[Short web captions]
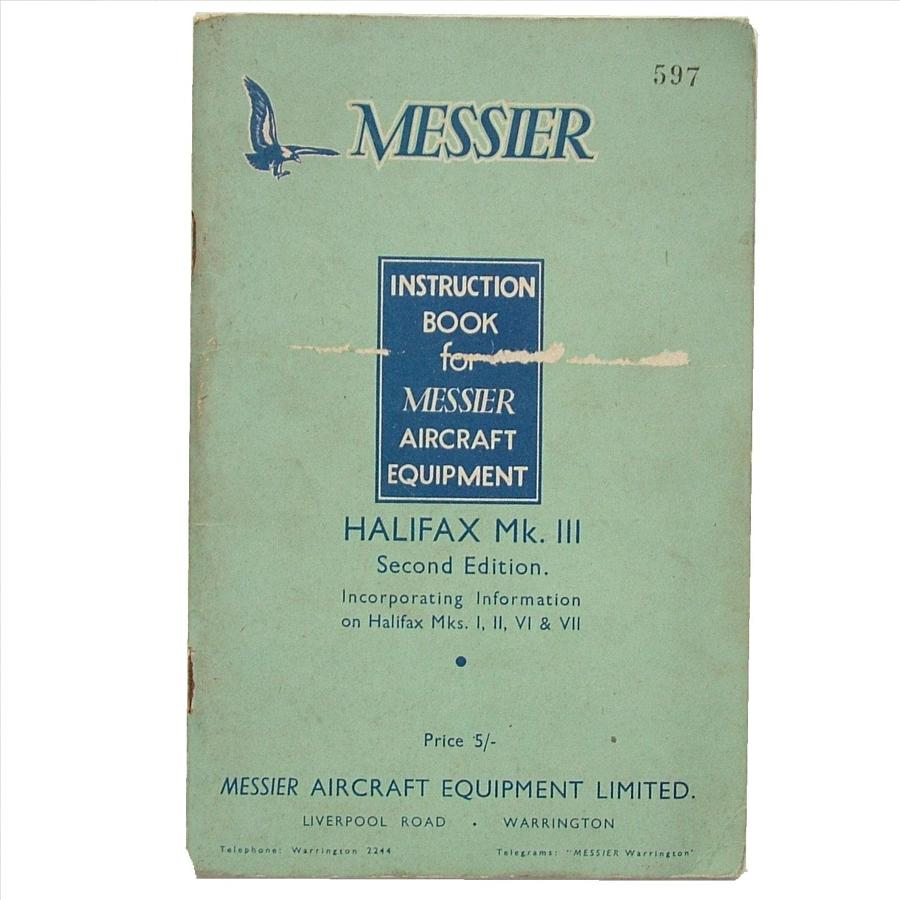 Handley Page Halifax Hydraulics Manual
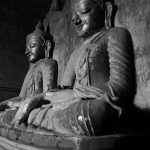 TWIN BUDDHA I, OLD BAGAN, MYANMAR – LTD ED PRINT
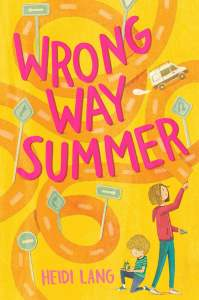 best middle-grade books to read in 2020 - wrong way summer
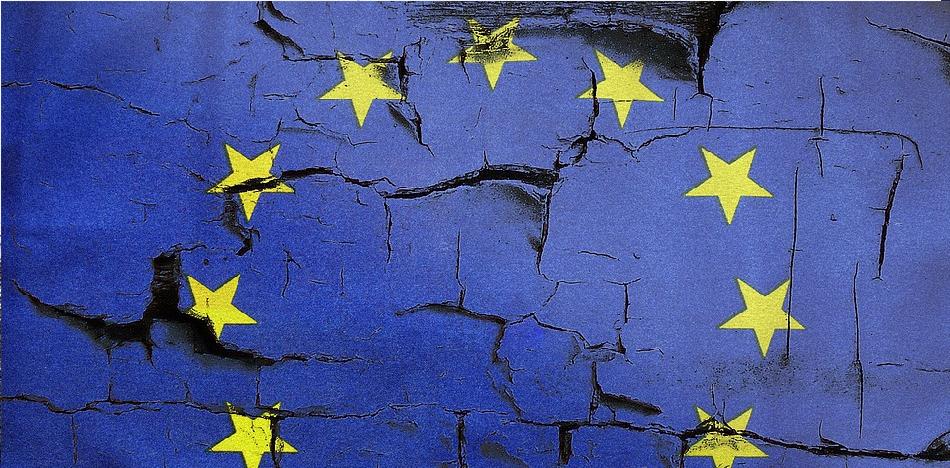 Potencias de Europa analizan reducción fiscal que aplicará Trump desde enero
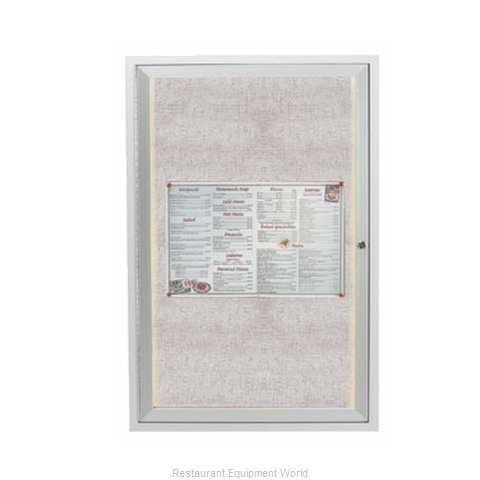 Aarco Products Inc LODCC3624R Bulletin Board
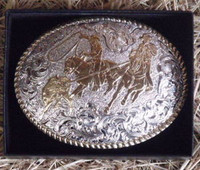 CRUMRINE LARGE TEAM ROPER WESTERN BELT BUCKLE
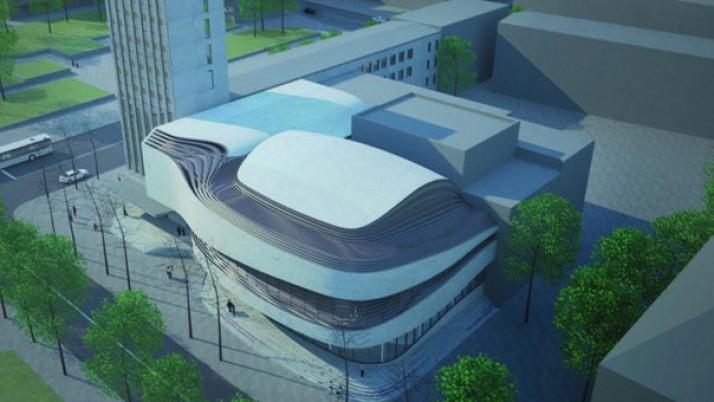 Duotas startas Muzikinio teatro rekonstrukcijai
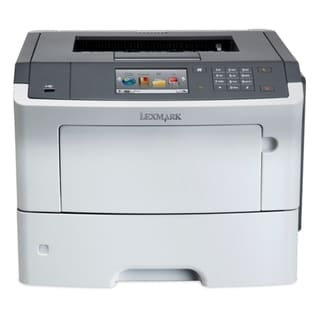 Lexmark MS610DE Laser Printer - Monochrome - 1200 x 1200 dpi Print -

Exercise details: Going from the line holding "Potencias de Europa" to the last line of the data above, reproduce every line exactly, both included, with the pictures omitted.

Result of the task:
 Potencias de Europa analizan reducción fiscal que aplicará Trump desde enero
 Aarco Products Inc LODCC3624R Bulletin Board
 CRUMRINE LARGE TEAM ROPER WESTERN BELT BUCKLE
 Duotas startas Muzikinio teatro rekonstrukcijai
 Lexmark MS610DE Laser Printer - Monochrome - 1200 x 1200 dpi Print -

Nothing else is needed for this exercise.